**** Material to process
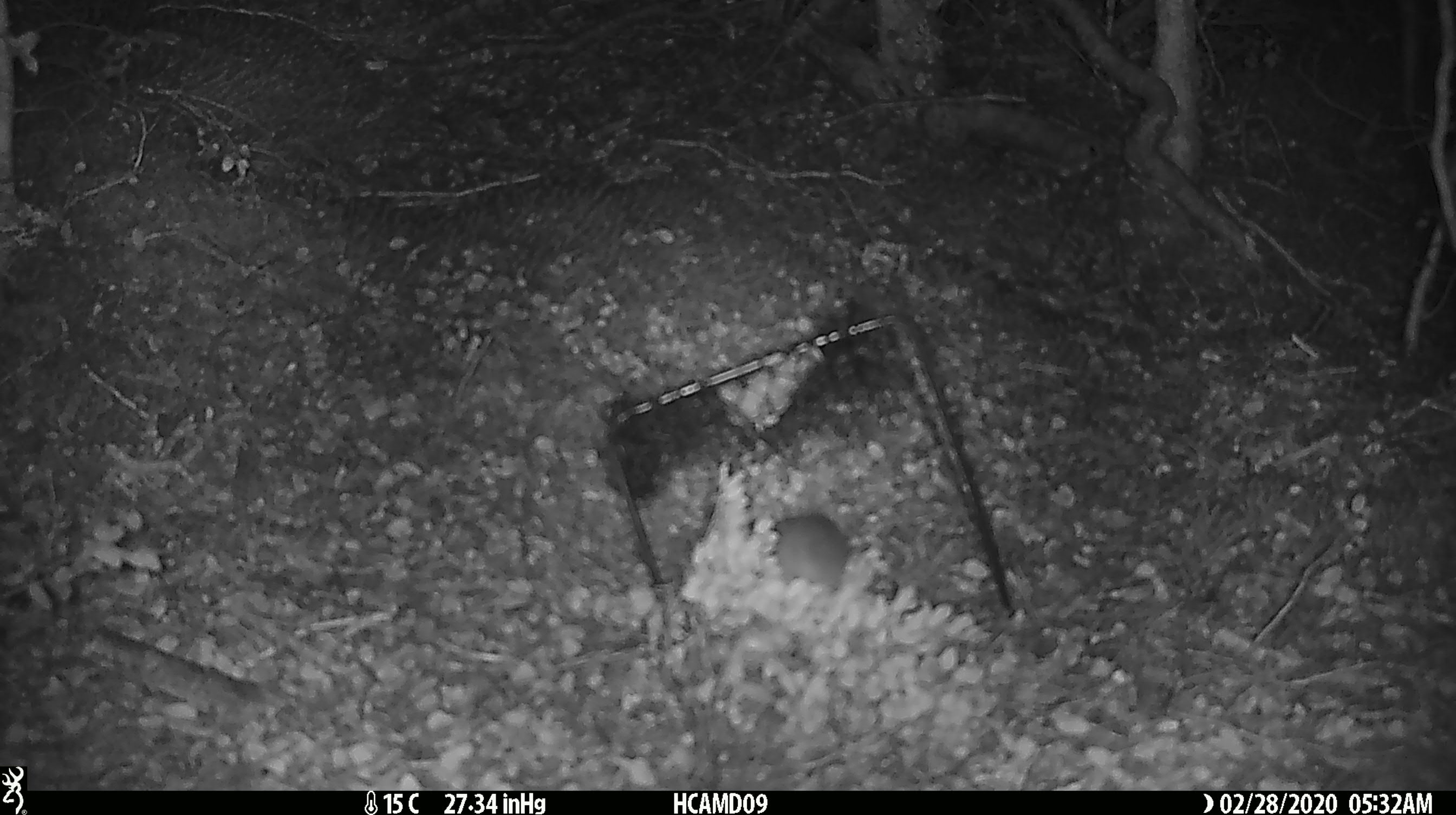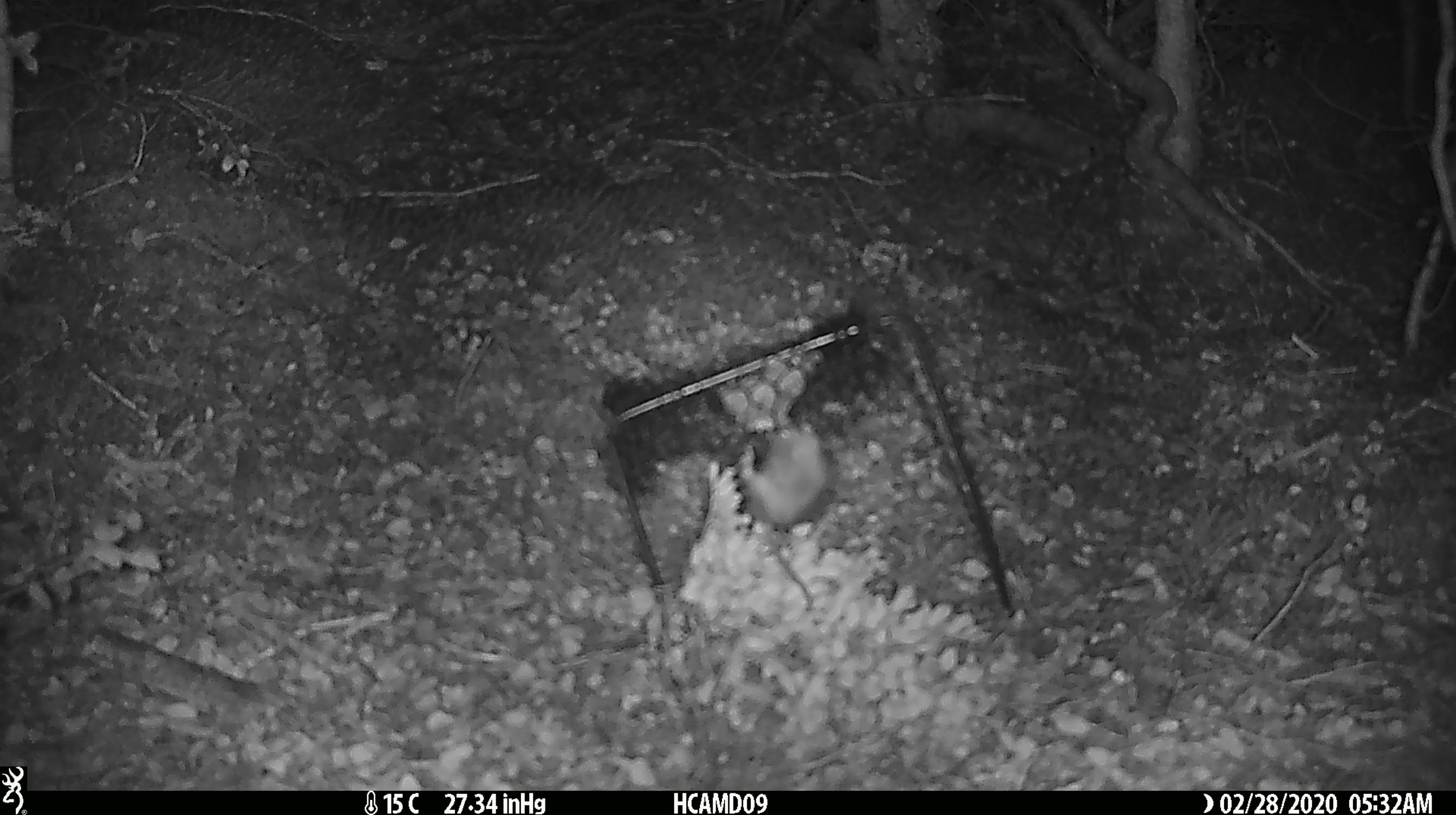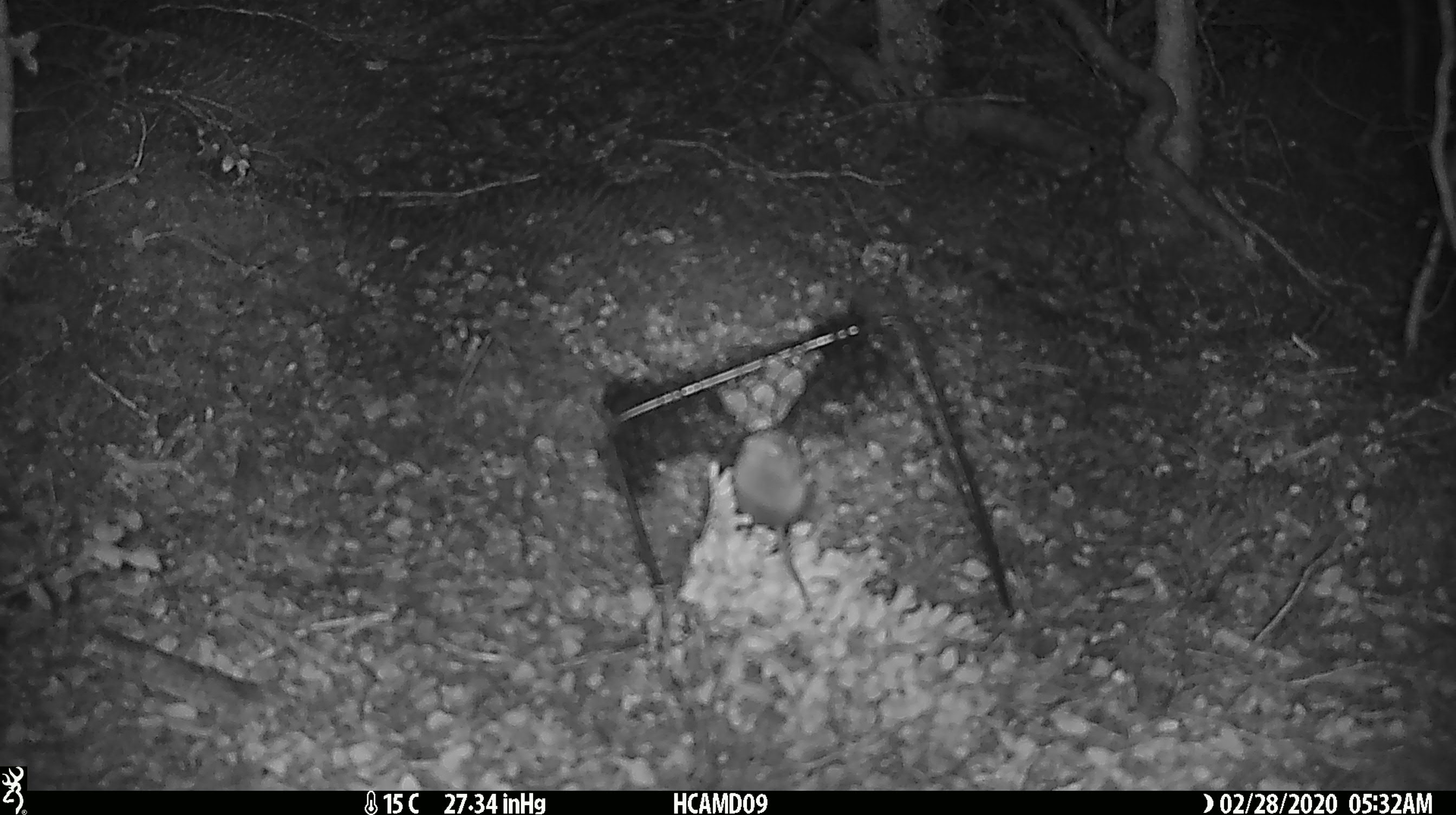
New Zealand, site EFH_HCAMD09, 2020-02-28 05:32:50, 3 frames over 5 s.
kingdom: Animalia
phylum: Chordata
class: Mammalia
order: Rodentia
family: Muridae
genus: Mus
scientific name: Mus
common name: mouse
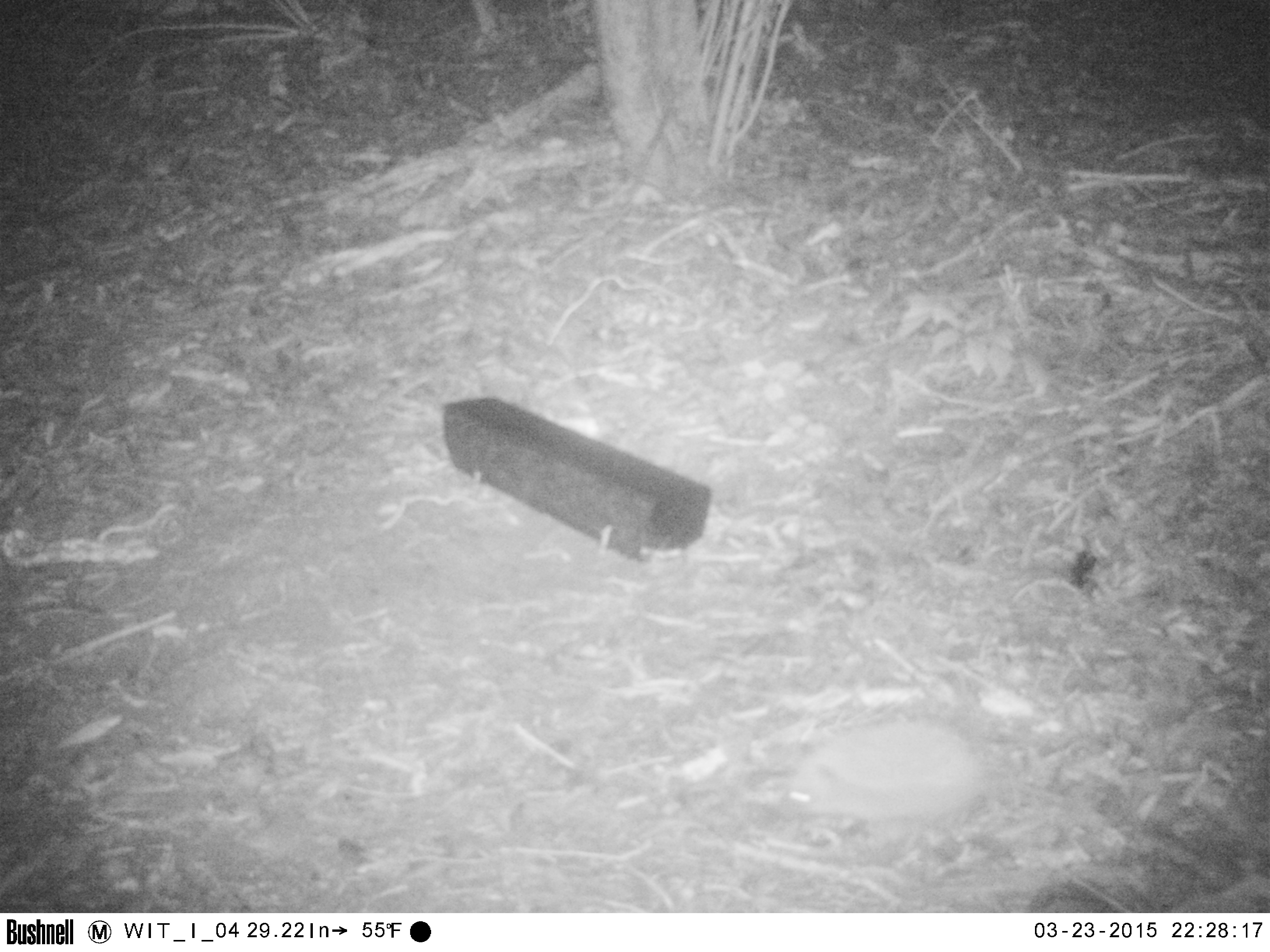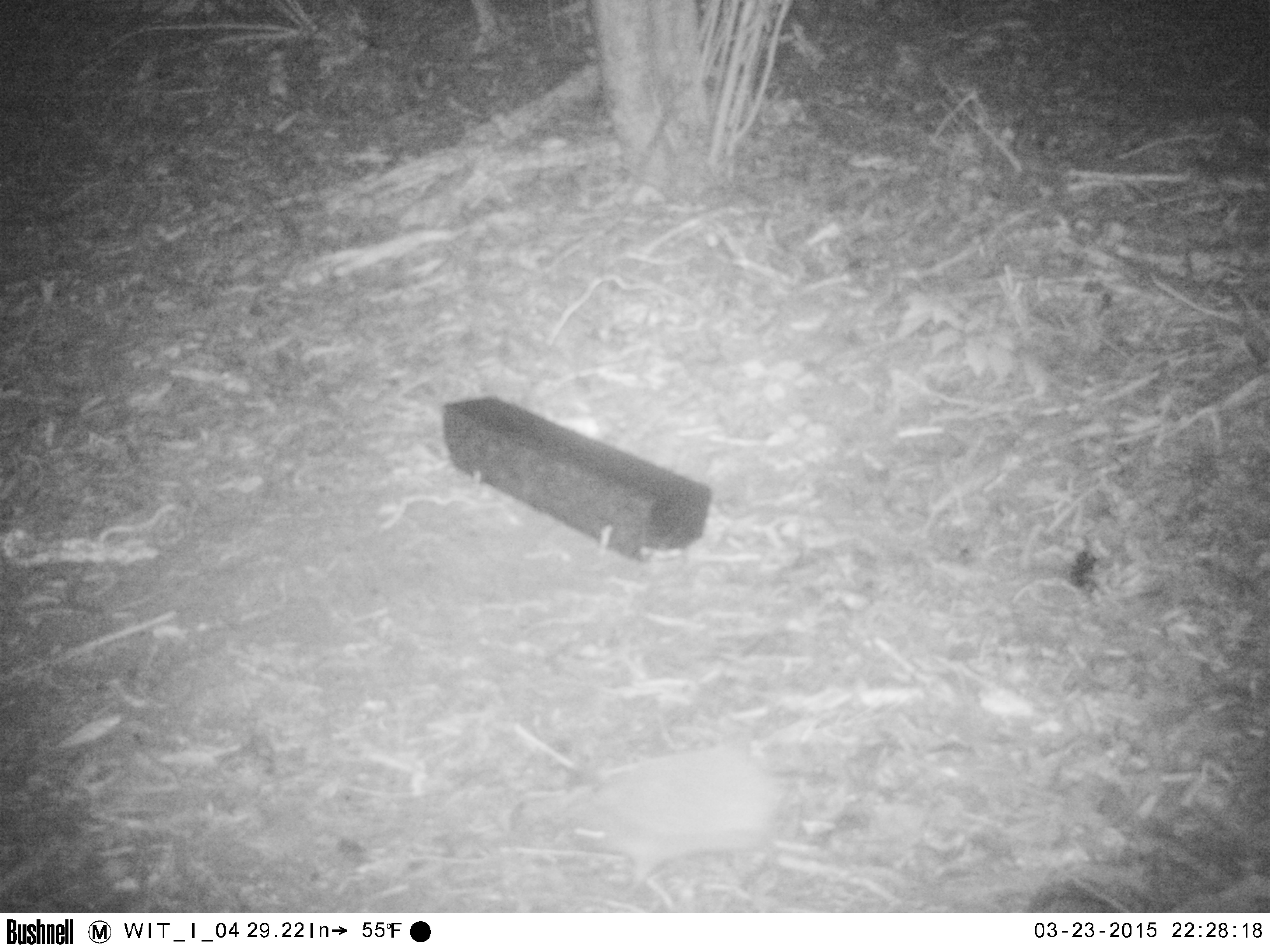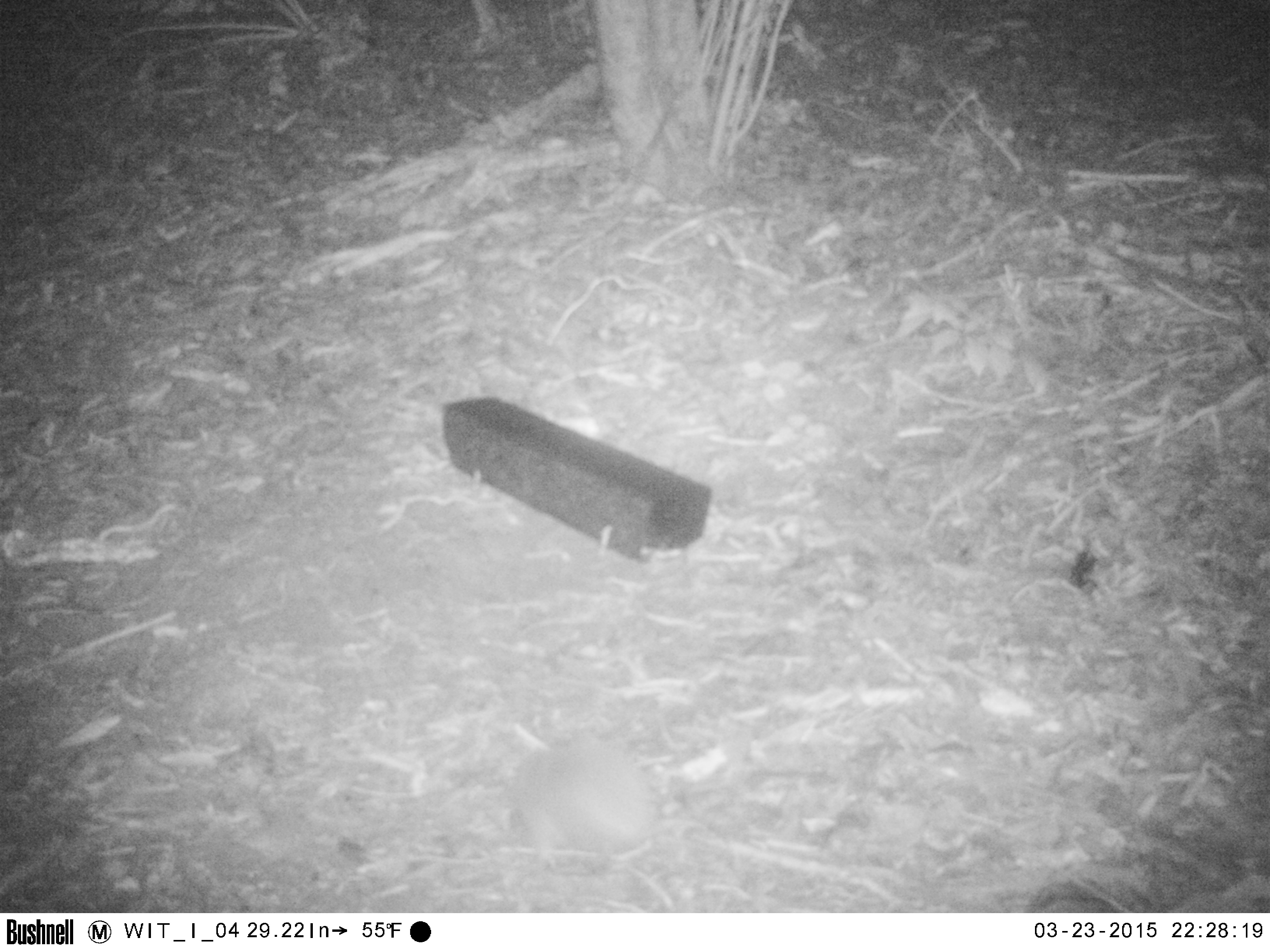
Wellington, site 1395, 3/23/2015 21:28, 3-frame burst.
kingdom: Animalia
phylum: Chordata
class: Mammalia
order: Eulipotyphla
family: Erinaceidae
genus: Erinaceus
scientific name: Erinaceus europaeus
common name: hedgehog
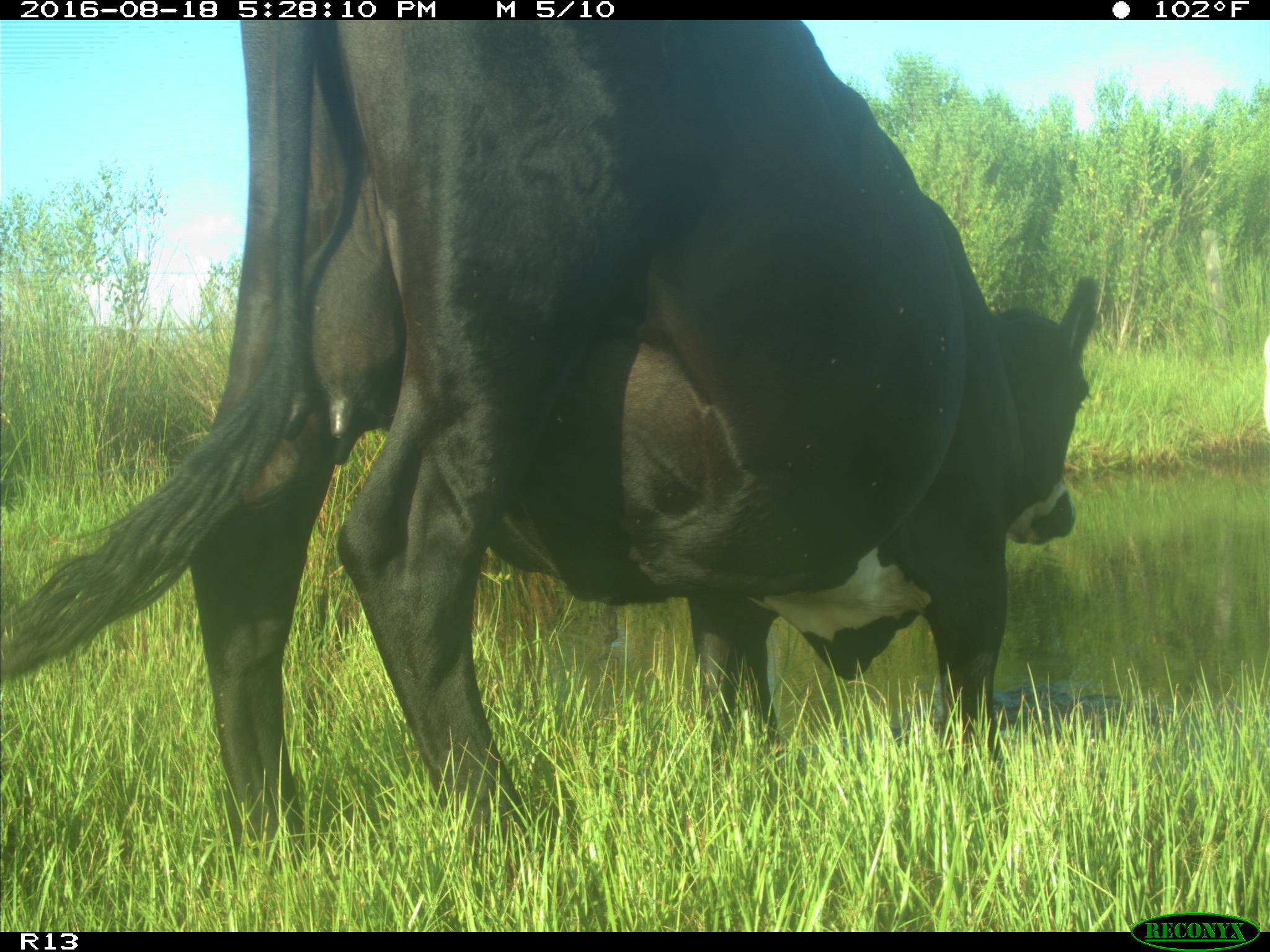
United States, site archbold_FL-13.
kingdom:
********
#### [Problem requirements]
Nothing but the pictures should be left out when the records are retyped exactly.

#### [Written response]
New Zealand, site EFH_HCAMD09, 2020-02-28 05:32:50, 3 frames over 5 s.
kingdom: Animalia
phylum: Chordata
class: Mammalia
order: Rodentia
family: Muridae
genus: Mus
scientific name: Mus
common name: mouse
Wellington, site 1395, 3/23/2015 21:28, 3-frame burst.
kingdom: Animalia
phylum: Chordata
class: Mammalia
order: Eulipotyphla
family: Erinaceidae
genus: Erinaceus
scientific name: Erinaceus europaeus
common name: hedgehog
United States, site archbold_FL-13.
kingdom:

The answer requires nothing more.